◆ **EXTRACT PROVIDED**:
AnalysisHas International Arbitration Lost Its Way?

The full report of the “GAR- LCIA roundtable: Time for a Reset?” was published in late 2024.

This report is noteworthy for two reasons. Firstly, it delivers a comprehensive and refreshing assessment by renowned arbitrators and users of the problems in international arbitration. Secondly, it contains 12 recommendations aimed at tackling the growing length and cost of arbitration, including precise measures that are likely to have an immediate impact on document production (such as not ordering production of documents sought to establish a fact for which the other side bears the burden of proof).

Notably, many of the participants regularly sit as arbitrators. It is therefore reasonable to assume that their recommendations are likely to appear in parties’ submissions and influence tribunals’ decisions.

◆ **DATASET CONTENT**:
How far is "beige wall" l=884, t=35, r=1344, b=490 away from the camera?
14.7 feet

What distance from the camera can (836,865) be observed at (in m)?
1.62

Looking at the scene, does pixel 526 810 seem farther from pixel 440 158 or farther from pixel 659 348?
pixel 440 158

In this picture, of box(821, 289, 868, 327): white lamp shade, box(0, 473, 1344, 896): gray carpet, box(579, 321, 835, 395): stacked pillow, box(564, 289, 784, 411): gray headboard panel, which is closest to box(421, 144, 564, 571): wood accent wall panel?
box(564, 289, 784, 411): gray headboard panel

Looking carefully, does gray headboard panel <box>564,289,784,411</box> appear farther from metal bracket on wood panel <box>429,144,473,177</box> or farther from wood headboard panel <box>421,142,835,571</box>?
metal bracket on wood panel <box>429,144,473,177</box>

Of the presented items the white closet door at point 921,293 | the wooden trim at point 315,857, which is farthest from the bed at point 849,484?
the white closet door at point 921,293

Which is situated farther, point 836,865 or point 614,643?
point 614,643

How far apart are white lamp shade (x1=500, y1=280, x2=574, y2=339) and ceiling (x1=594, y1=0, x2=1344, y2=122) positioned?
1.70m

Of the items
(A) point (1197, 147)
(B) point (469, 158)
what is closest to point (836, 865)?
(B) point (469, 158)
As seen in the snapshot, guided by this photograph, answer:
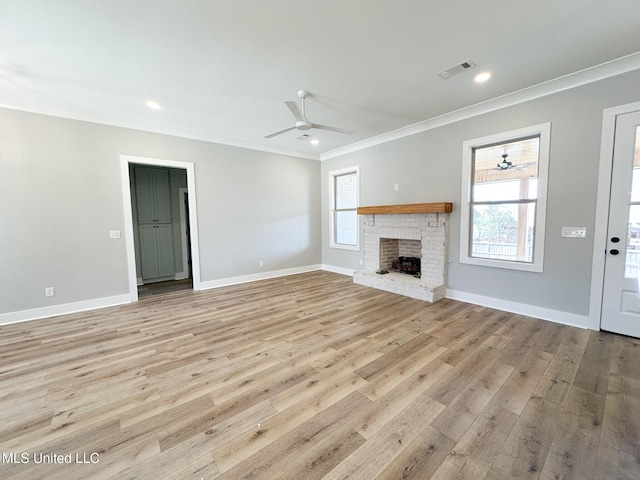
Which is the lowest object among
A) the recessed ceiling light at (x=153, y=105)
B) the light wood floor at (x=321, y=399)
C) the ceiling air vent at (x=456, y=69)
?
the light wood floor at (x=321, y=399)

--

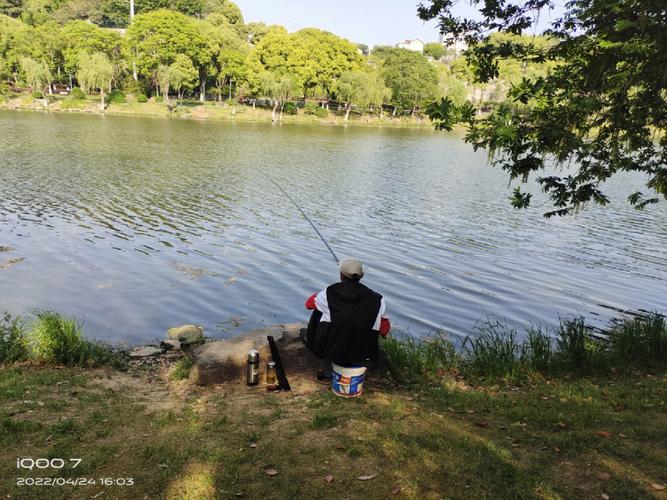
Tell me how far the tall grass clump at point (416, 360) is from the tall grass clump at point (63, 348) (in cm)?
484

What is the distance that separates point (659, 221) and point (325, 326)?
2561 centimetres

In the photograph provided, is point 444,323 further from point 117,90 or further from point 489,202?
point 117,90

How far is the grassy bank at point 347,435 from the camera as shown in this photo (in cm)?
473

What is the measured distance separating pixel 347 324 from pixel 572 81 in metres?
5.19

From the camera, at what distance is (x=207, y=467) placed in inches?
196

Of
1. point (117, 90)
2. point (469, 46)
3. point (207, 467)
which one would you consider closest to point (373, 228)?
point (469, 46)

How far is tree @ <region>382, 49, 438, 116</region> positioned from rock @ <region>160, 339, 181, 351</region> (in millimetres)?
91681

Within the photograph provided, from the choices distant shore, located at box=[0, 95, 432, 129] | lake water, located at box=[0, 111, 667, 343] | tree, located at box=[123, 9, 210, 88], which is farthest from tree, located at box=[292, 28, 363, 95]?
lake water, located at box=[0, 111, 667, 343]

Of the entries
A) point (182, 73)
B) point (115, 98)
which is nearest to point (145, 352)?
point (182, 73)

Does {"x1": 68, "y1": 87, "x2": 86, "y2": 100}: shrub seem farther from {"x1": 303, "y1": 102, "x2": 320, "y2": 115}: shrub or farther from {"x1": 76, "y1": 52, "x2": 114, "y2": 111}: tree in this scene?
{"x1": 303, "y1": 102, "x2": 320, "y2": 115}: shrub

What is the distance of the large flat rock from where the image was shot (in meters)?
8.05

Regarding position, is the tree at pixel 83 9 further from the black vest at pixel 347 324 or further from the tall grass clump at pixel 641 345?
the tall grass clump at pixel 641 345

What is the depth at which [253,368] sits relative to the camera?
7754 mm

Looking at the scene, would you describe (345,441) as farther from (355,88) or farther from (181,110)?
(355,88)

--

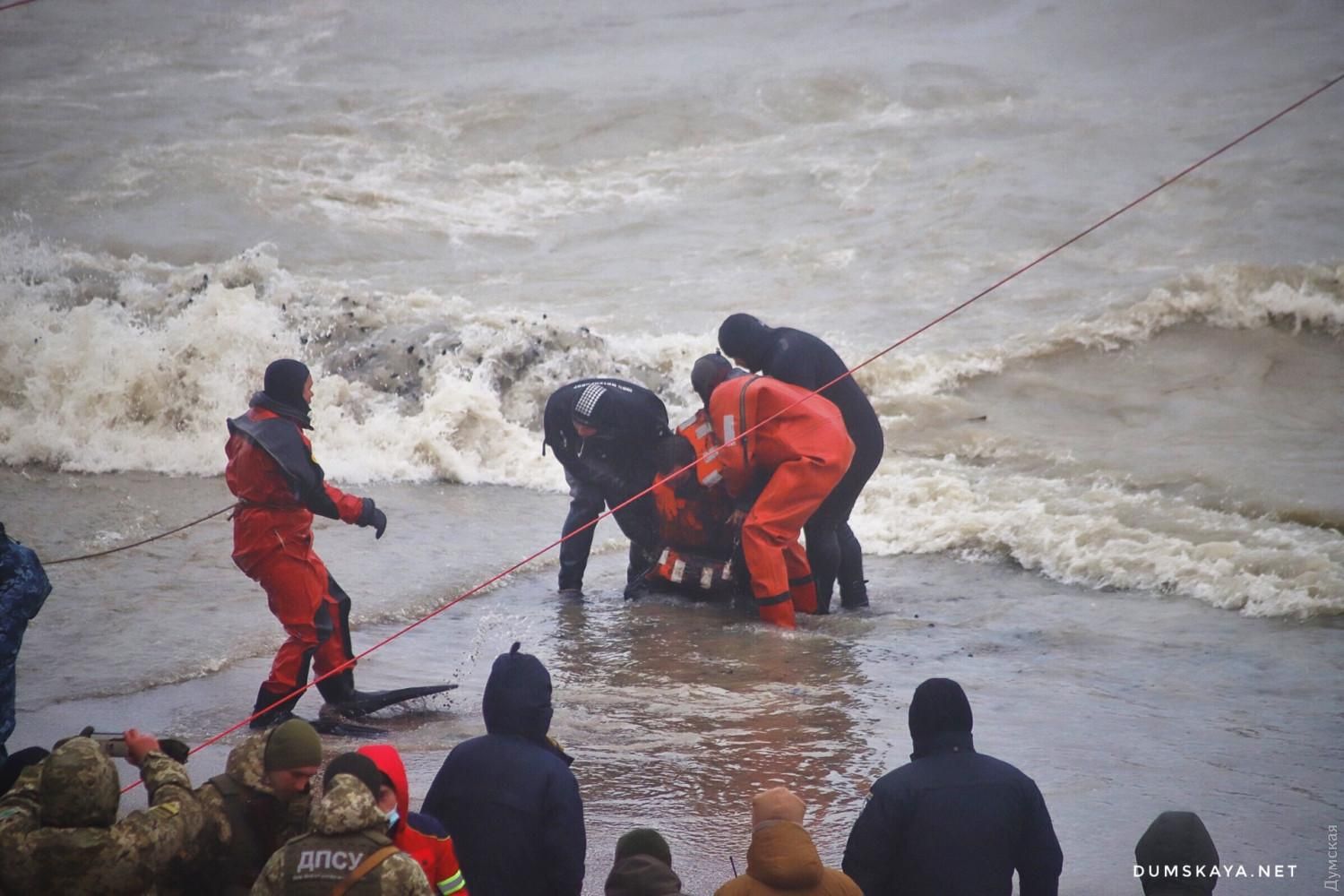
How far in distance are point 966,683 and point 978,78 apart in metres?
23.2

◆ **TASKS TO PERFORM**:
• 1. Reproduce the arbitration passage word for word, from "The full report" to "burden of proof).".
• 2. According to the arbitration passage, how many recommendations does the roundtable report contain?
• 3. Write the next part of the arbitration passage, picking up after its final sentence.

◆ **THE RESULTS**:
• 1.
The full report of the “GAR- LCIA roundtable: Time for a Reset?” was published in late 2024.

This report is noteworthy for two reasons. Firstly, it delivers a comprehensive and refreshing assessment by renowned arbitrators and users of the problems in international arbitration. Secondly, it contains 12 recommendations aimed at tackling the growing length and cost of arbitration, including precise measures that are likely to have an immediate impact on document production (such as not ordering production of documents sought to establish a fact for which the other side bears the burden of proof).

• 2. It contains 12 recommendations.

• 3.
The identified problems

The roundtable was not a review of the many advantages of arbitration, such as party autonomy, arbitrators with industry expertise, confidentiality, and enforceability of awards. It also made no excuses for the criticisms of arbitration, beyond sensibly noting that the growing “complexification” of disputes, whereby evidence has become more voluminous and technically complex, does contribute to the difficulties. Instead, the discussion focused on identifying the growing concerns with arbitration, outlined below.

1. Case Management Deficiencies

One of the most pressing issues discussed was the passivity of arbitral tribunals in case management. Many arbitrators adopt a reactive rather than proactive approach, allowing excessive document production requests, long pleadings, and procedural formalities that closely resemble litigation. Delays and frequent extensions often result in procedural timetables being extended beyond one or two years before a hearing takes place.

2. Overcomplication of Pleadings, Witness Statements, and Expert Reports

It has become common for pleadings to be hundreds of pages long, filled with repetitive arguments and unnecessary detail. Witness statements, which were intended to provide direct factual accounts, now resemble lawyer-drafted submissions. Similarly, expert reports have become overly technical and lengthy, often failing to focus on key issues. This shift benefits well-resourced parties who can afford protracted proceedings, often at the expense of efficiency.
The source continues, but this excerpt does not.